When even double dispatch is not enough, there is a way to do multiple dispatch in standard C++, included in the STL since C++17. However unlike the previous methods I showed, this one relies on using std::variant and std::visit.

The limitation of std::variant is that you are limited to the types you can select at compile-time for the values used during your dispatch operation. You have a closed hierarchy of classes, which is the explicit list of types in your variant.

Nonetheless, if you can live with that limitation, then you have a great amount of power available to you. I have used std::visit in the past to mimic the effect of pattern matching.

In this example, I re-create the double-dispatch from the previous section:

// No need to inherit from a `SpaceObject` base class
struct Asteroid {};
struct Spaceship {};

// But the list of possible runtime *must* be enumerated at compile-time
using SpaceObject = std::variant<Asteroid, Spaceship>;

void collide(SpaceObject& first, SpaceObject& second) {
    struct CollideDispatch {
        void operator()(Asteroid& first, Asteroid& second) {
            // Asteroid/Asteroid
        }
        void operator()(Asteroid& first, Spaceship& second) {
            // Asteroid/Spaceship
        }
        void operator()(Spaceship& first, Asteroid& second) {
            // Spaceship/Asteroid
        }
        void operator()(Spaceship& first, Spaceship& second) {
            // Spaceship/Spaceship
        }
    };

    std::visit(CollideDispatch(), first, second);
}

int main() {
    SpaceObject asteroid = Asteroid();
    SpaceObject spaceship = Spaceship();

    collide(asteroid, spaceship);
    // Calls CollideDispatch::operator()(Asteroid&, Spaceship&)

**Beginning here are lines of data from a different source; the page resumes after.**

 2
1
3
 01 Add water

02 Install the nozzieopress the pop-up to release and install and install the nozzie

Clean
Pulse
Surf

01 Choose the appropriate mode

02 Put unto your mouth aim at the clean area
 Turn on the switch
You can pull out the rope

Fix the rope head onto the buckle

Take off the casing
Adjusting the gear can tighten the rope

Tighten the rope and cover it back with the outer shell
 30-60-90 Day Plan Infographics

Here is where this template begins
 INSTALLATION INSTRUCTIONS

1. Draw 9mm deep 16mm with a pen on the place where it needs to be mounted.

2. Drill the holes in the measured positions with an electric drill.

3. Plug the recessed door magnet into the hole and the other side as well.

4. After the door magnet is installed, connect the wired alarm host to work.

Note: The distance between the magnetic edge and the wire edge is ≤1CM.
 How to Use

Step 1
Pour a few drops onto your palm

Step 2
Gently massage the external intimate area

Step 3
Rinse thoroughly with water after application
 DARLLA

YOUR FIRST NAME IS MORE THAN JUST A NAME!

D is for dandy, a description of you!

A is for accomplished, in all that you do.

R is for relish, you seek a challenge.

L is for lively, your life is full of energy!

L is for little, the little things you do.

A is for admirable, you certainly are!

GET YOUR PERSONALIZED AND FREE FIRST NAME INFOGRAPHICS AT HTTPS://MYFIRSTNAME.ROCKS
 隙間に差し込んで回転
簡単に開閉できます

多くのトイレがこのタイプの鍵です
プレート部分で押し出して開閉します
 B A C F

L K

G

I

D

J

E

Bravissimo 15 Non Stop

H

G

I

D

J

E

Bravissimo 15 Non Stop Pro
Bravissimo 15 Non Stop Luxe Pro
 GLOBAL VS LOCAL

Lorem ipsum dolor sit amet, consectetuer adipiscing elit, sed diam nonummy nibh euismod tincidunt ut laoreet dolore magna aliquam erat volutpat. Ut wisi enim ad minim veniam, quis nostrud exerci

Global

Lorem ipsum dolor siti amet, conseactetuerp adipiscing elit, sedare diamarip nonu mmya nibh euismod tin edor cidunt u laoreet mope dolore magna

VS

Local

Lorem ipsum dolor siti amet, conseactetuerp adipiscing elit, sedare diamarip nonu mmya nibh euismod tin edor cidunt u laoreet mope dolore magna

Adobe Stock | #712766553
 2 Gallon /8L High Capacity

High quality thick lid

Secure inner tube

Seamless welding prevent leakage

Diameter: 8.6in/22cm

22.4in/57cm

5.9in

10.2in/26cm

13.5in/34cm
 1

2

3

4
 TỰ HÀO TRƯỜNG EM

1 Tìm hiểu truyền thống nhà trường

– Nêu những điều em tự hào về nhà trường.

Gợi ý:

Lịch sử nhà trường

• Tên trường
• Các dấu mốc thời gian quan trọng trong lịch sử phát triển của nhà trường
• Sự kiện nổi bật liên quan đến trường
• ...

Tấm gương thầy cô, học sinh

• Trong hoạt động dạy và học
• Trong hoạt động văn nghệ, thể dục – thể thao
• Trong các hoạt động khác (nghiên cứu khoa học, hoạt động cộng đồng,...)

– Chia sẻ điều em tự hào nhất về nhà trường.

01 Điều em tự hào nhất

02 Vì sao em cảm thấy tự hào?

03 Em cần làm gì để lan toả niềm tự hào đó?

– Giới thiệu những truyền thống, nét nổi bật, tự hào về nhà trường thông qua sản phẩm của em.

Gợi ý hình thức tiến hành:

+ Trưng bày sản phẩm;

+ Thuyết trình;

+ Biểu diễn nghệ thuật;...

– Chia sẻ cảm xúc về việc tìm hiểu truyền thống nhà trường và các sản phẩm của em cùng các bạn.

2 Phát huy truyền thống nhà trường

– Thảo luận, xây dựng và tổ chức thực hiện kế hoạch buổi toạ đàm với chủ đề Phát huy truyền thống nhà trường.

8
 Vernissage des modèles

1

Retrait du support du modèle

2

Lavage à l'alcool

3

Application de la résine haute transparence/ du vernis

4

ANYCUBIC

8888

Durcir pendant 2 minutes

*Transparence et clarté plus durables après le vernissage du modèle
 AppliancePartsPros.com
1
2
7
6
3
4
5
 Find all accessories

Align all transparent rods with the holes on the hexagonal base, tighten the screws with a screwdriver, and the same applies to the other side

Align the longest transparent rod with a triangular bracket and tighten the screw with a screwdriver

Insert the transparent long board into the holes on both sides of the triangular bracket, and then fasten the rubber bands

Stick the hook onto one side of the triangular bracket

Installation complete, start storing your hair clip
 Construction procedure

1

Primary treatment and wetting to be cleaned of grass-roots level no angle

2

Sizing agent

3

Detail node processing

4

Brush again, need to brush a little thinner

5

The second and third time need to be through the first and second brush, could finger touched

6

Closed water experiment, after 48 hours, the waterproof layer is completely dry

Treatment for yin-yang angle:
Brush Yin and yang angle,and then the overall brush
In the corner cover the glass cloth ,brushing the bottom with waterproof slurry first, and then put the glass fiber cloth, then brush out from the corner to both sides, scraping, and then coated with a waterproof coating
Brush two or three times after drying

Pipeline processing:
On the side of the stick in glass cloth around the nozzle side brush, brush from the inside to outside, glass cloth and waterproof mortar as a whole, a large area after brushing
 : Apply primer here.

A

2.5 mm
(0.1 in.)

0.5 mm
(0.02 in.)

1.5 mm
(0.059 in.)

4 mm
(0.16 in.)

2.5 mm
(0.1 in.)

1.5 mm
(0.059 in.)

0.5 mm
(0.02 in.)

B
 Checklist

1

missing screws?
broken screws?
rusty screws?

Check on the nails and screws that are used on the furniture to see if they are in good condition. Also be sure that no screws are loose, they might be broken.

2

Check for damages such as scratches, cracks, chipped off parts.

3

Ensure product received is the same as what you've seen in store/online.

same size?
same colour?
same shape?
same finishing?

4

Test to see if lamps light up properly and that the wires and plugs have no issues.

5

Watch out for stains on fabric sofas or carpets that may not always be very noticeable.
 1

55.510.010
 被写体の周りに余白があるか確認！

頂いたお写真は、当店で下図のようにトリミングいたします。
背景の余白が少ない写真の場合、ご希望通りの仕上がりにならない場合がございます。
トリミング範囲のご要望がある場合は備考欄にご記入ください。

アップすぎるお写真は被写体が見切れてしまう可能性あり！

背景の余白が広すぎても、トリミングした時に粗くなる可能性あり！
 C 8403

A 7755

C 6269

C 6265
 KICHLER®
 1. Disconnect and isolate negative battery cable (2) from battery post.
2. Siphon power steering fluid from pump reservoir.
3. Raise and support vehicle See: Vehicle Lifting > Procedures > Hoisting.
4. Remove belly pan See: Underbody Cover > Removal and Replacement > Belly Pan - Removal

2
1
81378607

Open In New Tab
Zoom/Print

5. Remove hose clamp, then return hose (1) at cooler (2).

    collide(spaceship, asteroid);
    // Calls CollideDispatch::operator()(Spaceship&, Asteroid&)
}

Obviously, the issue with adding a new SpaceStation variant is once again apparent in this implementation. You will get a compile error unless you handle this new SpaceStation variant at every point you visit the SpaceObjects.

The Expression Problem

One issue we have not been able to move past in these exemples is the Expression Problem. In two words, this means that we can't add a new data type (e.g: SpaceStation), or a new operation (e.g: land_on) to our current code without re-compiling it.

This is the downside I was pointing out in our previous sections:

  • Data type extension: one can easily add a new SpaceObject child-class in the OOP version, but needs to modify each implementation if we want to add a new method to the SpaceObject interface to implement a new operation.
  • Operation extension: one can easily create a new function when using the std::variant based representation, as pattern-matching easily allows us to only handle the kinds of values we are interested in. But adding new SpaceObject variant means we need to modify and/or re-compile every std::visit call to handle the new variant.

There is currently no (good) way in standard C++ to tackle the Expression Problem. A paper (N2216) was written to propose a new language feature to improve the situation. However it looks quite complex, and never got followed up on for standardization.

In the mean-time, one can find some libraries (like yomm2) that reduce the amount of boiler-plate needed to emulate this feature.